[A run of records]
******
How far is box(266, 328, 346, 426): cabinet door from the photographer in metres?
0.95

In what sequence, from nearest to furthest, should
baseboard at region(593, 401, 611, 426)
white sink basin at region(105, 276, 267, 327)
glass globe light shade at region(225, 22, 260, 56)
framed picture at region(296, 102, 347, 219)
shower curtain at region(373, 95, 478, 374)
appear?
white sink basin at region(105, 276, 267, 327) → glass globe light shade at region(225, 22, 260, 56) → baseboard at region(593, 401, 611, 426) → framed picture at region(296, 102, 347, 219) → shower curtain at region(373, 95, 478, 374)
******
> **GIVEN INSTRUCTION**: Set down every record above again, line for line, without changing a single character.

> **OUTPUT OF THE TASK**:
How far is box(266, 328, 346, 426): cabinet door from the photographer in metres?
0.95

In what sequence, from nearest to furthest, should
baseboard at region(593, 401, 611, 426)
white sink basin at region(105, 276, 267, 327)
glass globe light shade at region(225, 22, 260, 56)
framed picture at region(296, 102, 347, 219)
shower curtain at region(373, 95, 478, 374)
appear?
white sink basin at region(105, 276, 267, 327) → glass globe light shade at region(225, 22, 260, 56) → baseboard at region(593, 401, 611, 426) → framed picture at region(296, 102, 347, 219) → shower curtain at region(373, 95, 478, 374)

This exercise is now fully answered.